# Tuscon to NOLA adventure...



## dirty_rotten_squatter (Oct 30, 2009)

SOOooo I was kickin it with a few buds from here Freddie WBD and drunken_hearted_man that were planin on comin to NOLA we all started in tuscon, took a while to get out of there because of beer and what not but eventually got out, made it to fort worth and theres this graveyard of abandoned units there that we squatted because the weather turned shitty. Once again drunkenness slowed us down and thrown off. we eventually get out and as we were pulin through talulah louisiana the train came to a stop in the middle of a crossing and there were cars for about 3 miles backed up and wee see 7 cops all guns drawn runing up to us screaming and swearing and threatening to shoot the dogs and crap. they put us in cuffs take us down to the staion and they ended up being the fuckin coolest cops yet. They were makin cracks like "yall wanna know somethin real fucked up? Those dogs smell better than you!!" "How the hell your packs smell like shit too?!" It was awesome they ended up driving us to vicksburg mississippi, where we were stopped twice a day for walking then they drove us out of town and from there we parted ways and I started to hitch to jackson..Got picked up by a dude who was goin straight to NOLA and i get in he pulls out a fatty and says light it..then reaches in the back for a gallon of whiskey, and then gives a a ack of smokes and a gerber knife (cops took my last one) and takes me to wendys!!! Pretty crazy trip yo but I made it none the less!


----------



## Drunken Hearted Man (Nov 5, 2009)

If you only knew what happened after you left Freddie and I...fucking ridiculous.


----------



## dirty_rotten_squatter (Nov 5, 2009)

hmmm youll have to P.M. me the details yo kinda curious.


----------



## Smallredbox (Nov 5, 2009)

Love the story, man


----------



## WindWalker1970 (Nov 5, 2009)

Sounds like good times. :drinking:


----------



## Apples (Nov 16, 2009)

Drunkenness always slows me down on my trips too.


----------



## wartomods (Nov 22, 2009)

i like your style of writing is some how comical but very informative and honest.


----------



## dirty_rotten_squatter (Nov 28, 2009)

ha yeah it was good times, ended up me and like 9 other kids got thrown in o.p.p the day of halloween for sleeping in the school. this drunk kid comes in and starts shouting shit at the cops like "I'll nut rape all yall I dont give a fuck" and shit like that, so they just fast tracked him cuz they didnt want to deal with him. It sucked pretty hard core, but they had some good ass red beans and rice! and i snuck my jumpsuit out so that was fun. so, I got fucked up countless times, lagged on timing, got thrown in jail and harrassed by the cops so pretty much it was yet another successful trip in my book,


----------
=====
▶ Goal
Please answer these questions about the forum thread on the trip from Tucson to New Orleans:
1. To which town did the cops drive the group?
2. How does the original poster ask to receive the details of what happened after he left Freddie and Drunken Hearted Man?
3. What did the original poster sneak out of jail?
The lines after this thread play no part in the work.

(Saved entries)
=====
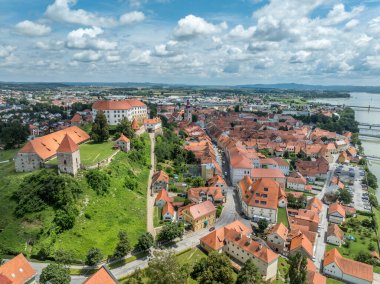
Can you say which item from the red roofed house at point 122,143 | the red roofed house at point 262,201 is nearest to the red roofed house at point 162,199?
the red roofed house at point 262,201

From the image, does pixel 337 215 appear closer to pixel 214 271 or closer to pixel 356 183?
pixel 356 183

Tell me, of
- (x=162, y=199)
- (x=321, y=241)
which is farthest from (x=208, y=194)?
(x=321, y=241)

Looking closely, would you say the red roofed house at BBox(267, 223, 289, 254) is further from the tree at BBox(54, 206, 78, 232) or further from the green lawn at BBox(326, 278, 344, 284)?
the tree at BBox(54, 206, 78, 232)

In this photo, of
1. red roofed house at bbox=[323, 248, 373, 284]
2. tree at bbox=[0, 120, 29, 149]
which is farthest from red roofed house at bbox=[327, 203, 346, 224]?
tree at bbox=[0, 120, 29, 149]

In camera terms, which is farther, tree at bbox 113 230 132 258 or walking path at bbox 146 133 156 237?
walking path at bbox 146 133 156 237

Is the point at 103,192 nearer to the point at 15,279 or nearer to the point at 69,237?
the point at 69,237

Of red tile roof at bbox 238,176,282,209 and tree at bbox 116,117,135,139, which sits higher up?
tree at bbox 116,117,135,139

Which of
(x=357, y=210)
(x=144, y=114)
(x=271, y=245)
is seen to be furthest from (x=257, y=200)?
(x=144, y=114)

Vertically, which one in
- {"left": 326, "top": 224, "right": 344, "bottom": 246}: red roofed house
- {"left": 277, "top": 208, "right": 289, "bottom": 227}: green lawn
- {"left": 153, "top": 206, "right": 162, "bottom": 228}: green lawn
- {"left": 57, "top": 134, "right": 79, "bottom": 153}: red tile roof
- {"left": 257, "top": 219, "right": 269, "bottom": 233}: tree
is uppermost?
{"left": 57, "top": 134, "right": 79, "bottom": 153}: red tile roof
=====
▶ Full output
1. Vicksburg, Mississippi
2. By P.M.
3. His jumpsuit